3.2. Normotensive vs hypertensive RA patients
The 194 normotensive RA patients epitomized the definite population of the study. They represented the 51% of the whole RA population analyzed in the present study. As expected, they were younger; had lower prevalence of obesity, dyslipidemia, and DM; and had better renal function and lower clinical disease activity index than the 186 RA counterparts with HTN. Therefore, the former had lower prevalence of concentric LV geometry and LVH, better diastolic LV function, and smaller left atrial volume. All parameters of LV systolic function were similar between the 2 groups (Table 1).
3.3. Normotensive RA vs non‐RA matched controls
Clinical and echocardiographic variables of normotensive RA patients and non‐RA matched controls are shown and compared in Table 2. The 2 groups had similar clinical features, whereas they had noticeable differences in LV geometry and function. Considering the echocardiographic variables, indeed, normotensive RA patients had significantly higher LV relative wall thickness, as well as a prevalence of LV concentric geometry (47%) and LVH (20%) that was near 5‐fold and 2‐fold higher, respectively, than non‐RA matched controls. Furthermore, circumferential LVSD or longitudinal LVSD were detected more frequently in normotensive RA patients than in non‐RA matched controls (49% vs 10% and 20% vs 5%, respectively; all P <0.001).
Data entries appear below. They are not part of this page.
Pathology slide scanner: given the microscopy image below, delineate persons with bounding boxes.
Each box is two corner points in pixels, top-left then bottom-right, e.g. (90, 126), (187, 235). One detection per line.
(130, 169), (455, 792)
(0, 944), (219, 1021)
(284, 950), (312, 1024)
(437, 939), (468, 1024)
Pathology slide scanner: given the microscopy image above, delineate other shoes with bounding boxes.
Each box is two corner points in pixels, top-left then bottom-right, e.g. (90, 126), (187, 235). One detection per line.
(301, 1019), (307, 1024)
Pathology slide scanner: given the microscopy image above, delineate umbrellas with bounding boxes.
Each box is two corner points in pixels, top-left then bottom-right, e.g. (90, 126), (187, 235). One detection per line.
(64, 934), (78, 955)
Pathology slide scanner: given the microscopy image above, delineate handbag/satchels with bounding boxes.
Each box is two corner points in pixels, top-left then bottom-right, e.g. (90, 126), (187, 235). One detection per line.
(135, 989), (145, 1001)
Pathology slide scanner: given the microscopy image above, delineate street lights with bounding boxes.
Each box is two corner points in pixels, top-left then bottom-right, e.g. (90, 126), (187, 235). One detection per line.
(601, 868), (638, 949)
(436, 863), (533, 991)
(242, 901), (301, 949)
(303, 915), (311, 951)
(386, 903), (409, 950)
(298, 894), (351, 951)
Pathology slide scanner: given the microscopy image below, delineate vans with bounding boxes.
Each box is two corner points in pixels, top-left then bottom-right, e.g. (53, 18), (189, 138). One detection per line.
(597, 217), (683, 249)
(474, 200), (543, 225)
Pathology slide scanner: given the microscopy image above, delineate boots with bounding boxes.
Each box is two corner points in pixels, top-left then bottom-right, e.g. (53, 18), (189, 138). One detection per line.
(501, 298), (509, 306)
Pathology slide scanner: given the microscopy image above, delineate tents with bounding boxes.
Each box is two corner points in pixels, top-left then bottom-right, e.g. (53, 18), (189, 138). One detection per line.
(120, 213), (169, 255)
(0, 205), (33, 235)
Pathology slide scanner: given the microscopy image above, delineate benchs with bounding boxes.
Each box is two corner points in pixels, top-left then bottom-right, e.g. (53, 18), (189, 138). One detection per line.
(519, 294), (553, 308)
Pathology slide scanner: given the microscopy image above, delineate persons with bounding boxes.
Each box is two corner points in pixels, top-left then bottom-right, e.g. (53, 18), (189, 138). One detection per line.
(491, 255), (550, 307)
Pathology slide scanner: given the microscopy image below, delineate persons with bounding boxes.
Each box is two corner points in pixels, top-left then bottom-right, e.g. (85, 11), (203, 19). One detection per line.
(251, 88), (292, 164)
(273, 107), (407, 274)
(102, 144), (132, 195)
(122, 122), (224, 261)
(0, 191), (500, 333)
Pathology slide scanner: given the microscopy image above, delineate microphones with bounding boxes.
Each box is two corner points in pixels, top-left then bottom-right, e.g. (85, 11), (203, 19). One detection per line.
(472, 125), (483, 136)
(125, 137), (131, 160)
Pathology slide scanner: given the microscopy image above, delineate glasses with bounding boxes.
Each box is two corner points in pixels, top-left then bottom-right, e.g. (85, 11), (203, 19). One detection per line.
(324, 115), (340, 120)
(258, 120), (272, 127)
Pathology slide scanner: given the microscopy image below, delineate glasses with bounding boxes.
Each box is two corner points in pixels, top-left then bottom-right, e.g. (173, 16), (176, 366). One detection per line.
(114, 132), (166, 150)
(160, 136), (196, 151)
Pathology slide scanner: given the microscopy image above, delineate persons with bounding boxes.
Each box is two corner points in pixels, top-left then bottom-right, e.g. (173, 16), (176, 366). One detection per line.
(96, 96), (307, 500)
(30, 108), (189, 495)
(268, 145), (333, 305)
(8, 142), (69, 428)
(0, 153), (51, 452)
LVEF was similar between the 2 groups.
Table 2.
Comparison between clinical features of 194 normotensive patients with RA and 194 non‐RA matched controls
| Variables | Normotensive RA Patients, n = 194 | Normotensive Non‐RA Matched Controls, n = 194 | P Value |
|---|---|---|---|
| Clinical and laboratory parameters | |||
| Age, y | 54 ±11 | 56 ±13 | 0.12 |
| Female sex | 63 | 60 | 0.22 |
| BMI, kg/m2 | 24.4 ± 4.1 | 24.6 ± 3.6 | 0.10 |
| Waist circumference, cm | 88 ± 13 | 90 ±10 | 0.09 |
| Obesity | 5 | 8 | 0.18 |
| SBP, mm Hg | 126 ± 14 | 127 ±15 | 0.37 |
| DBP, mm Hg | 81 ± 7 | 80 ±7 | 0.39 |
| Dyslipidemia | 52 | 54 | 0.43 |
| Active smoker | 40 | 38 | 0.18 |
| DM | 3 | 2 | 0.62 |
| GFR, mL/min/1.73m2 | 97 ± 21 | 94 ± 21 | 0.60 |
| LDL‐C, mg/dL | 121 (98–139) | 148 (121–177) | 0.02 |
| TG, mg/dL | 104 (74–136) | 123 (92–160) | 0.54 |
| CRP, mg/L | 3.3 (1.5–5.8) | 2.9 (0.8–6.1) | 0.86 |
| Pharmacological treatment | |||
| β‐Blockers | 2 | 3 | 0.40 |
| Antiplatelet agents | 6 | 8 | 0.22 |
| Statins | 13 | 14 | 0.35 |
| Echocardiography | |||
| LVEDV, mL/m2 | 50 ± 11 | 51 ± 12 | 0.22 |
| LV relative wall thickness | 0.43 ± 0.07 | 0.37 ± 0.05 | <0.001 |
| Concentric LV geometry | 47 | 10 | <0.001 |
| LVMI, g/m2.7 | 41 ± 11 | 38 ± 7 | <0.001 |
| LVH | 20 | 10 | <0.001 |
| LVEF, % | 65 ± 6 | 64 ± 6 | 0.06 |
| LV sc‐MS, % | 87 ± 15 | 101 ±13 | <0.001 |
| Low LV sc‐MS (<87%) | 49 | 10 | <0.001 |
| LV GLS, % | −18.6 ± −3.7 | −20.1 ± 2.6 | 0.02 |
| Low LV GLS (<16%) | 20 | 5 | <0.001 |
| E/A ratio transmitral flow | 1.05 ± 0.31 | 0.99 ±0.30 | 0.06 |
| E/E' ratio | 6.0 ± 1.4 | 6.0 ±1.5 | 0.97 |
| LV diastolic dysfunction | 16 | 16 | 0.95 |
| Maximal LA volume, mL/m2 | 18 ± 6 | 19 ± 5 | 0.58 |
Abbreviations: BMI, body mass index; CRP, C‐reactive protein; DBP, diastolic blood pressure; DM, diabetes mellitus; GFR, glomerular filtration rate; GLS, global longitudinal strain; IQR, interquartile range; LA, left atrial; LDL‐C, low‐density lipoprotein cholesterol; LV, left ventricular; LVEDV, left ventricular end‐diastolic volume; LVEF, left ventricular ejection fraction; LVH, left ventricular hypertrophy; LVMI, left ventricular mass index; RA, rheumatoid arthritis; SBP, systolic blood pressure; sc‐MS, stress‐corrected midwall shortening; SD, standard deviation; TG, triglycerides. Data are presented as %, mean ± SD, or median (IQR) unless otherwise noted.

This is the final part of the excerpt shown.